When I implemented Sudoko, it was more straight up. It kept a 9x9 array of "items", where each item was the value in the square, and an array of 9 booleans representing candidates (true == viable, false == eliminated). And then it just did a non-recursive loop of solving the board.
The main loop would start with the simple process of finding squares with only 1 remaining candidate. Then the next step would do simple candidate elimination based on values already assigned. Then it would work its way into more complicated elimination techniques such as X-Wing.
Your algorithm does not actually backtrack.
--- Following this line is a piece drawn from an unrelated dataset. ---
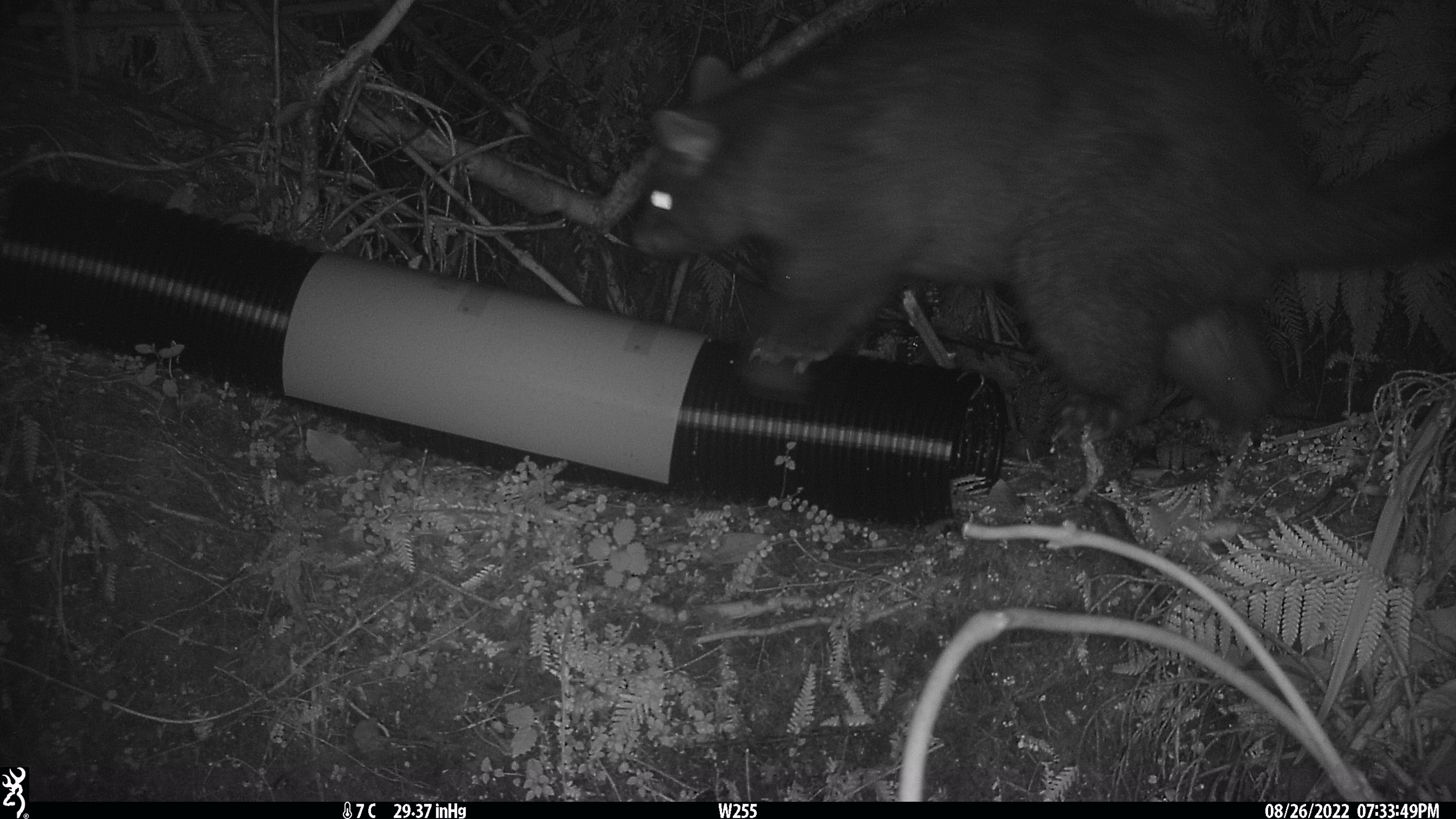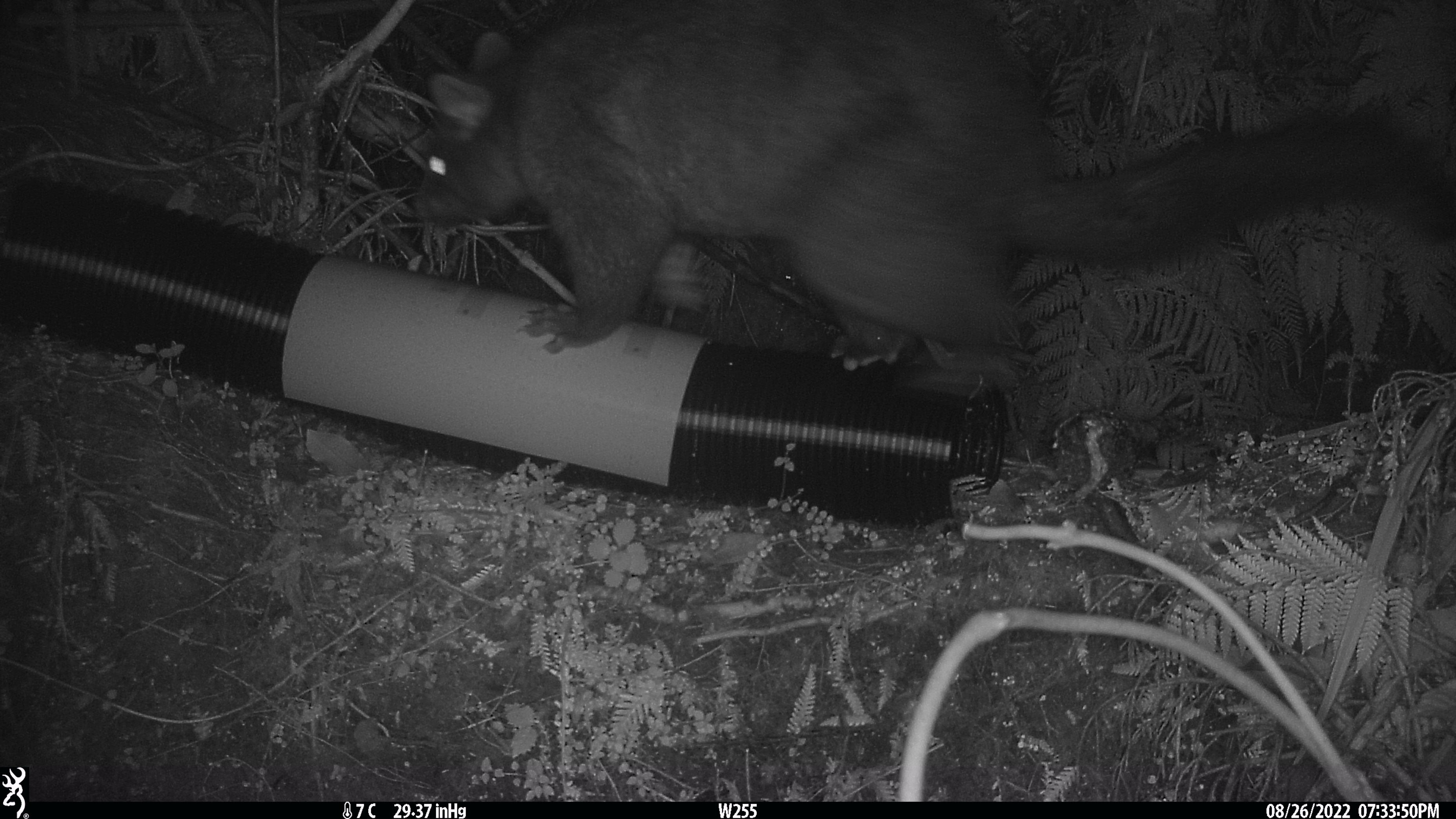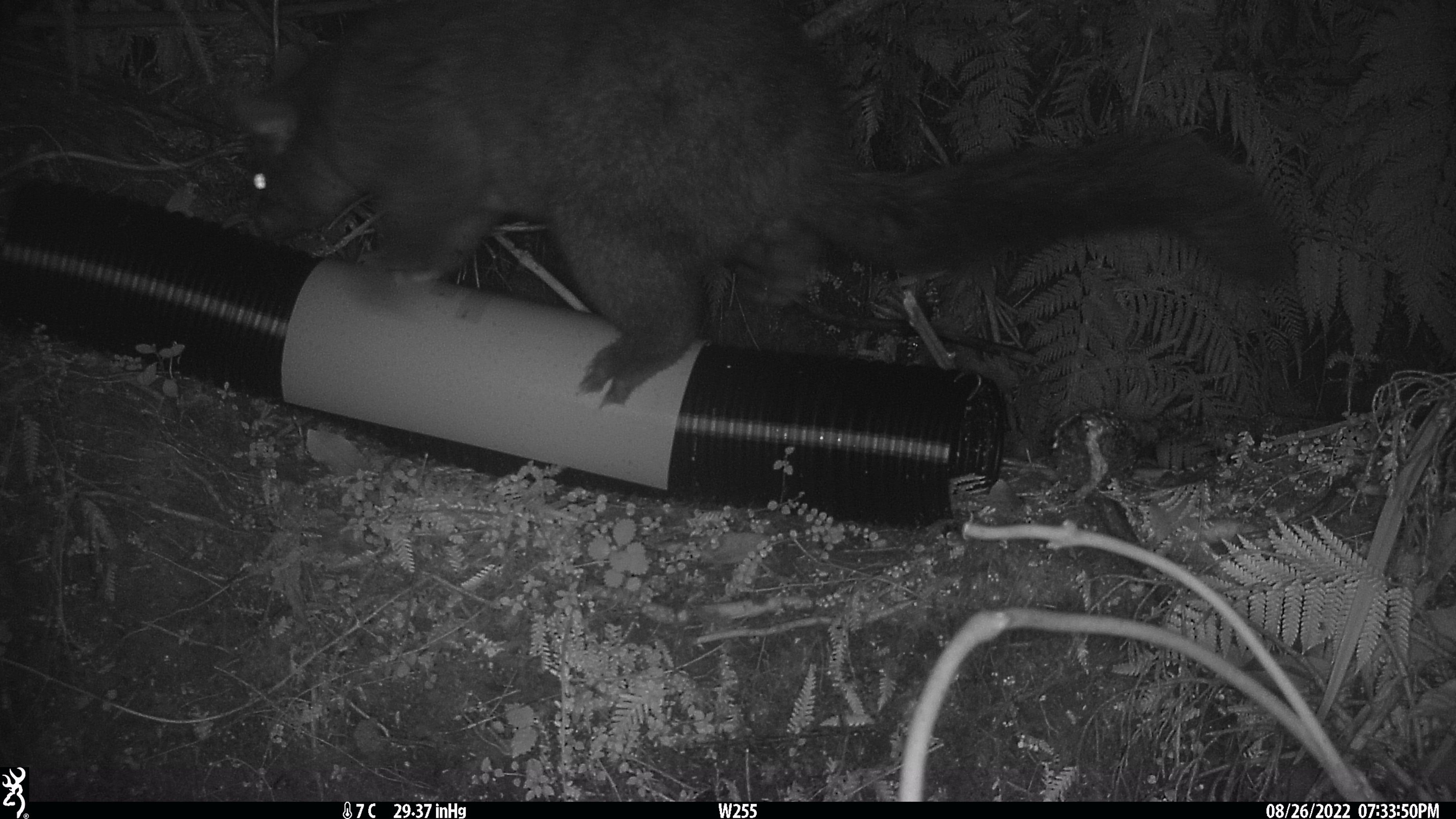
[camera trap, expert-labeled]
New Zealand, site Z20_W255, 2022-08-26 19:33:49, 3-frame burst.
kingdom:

It moves forward if it can, but it never moves backwards when it realizes it's stuck in a corner. This is because it never returns any knowledge up the stack, and it never resets squares. Unless you get really lucky, your code will get the game board into a cornered state, and then print out that cornered state. To backtrack, you need to reset the last square you set (the one that got you cornered) to zero, so your algorithm will know to keep trying other things.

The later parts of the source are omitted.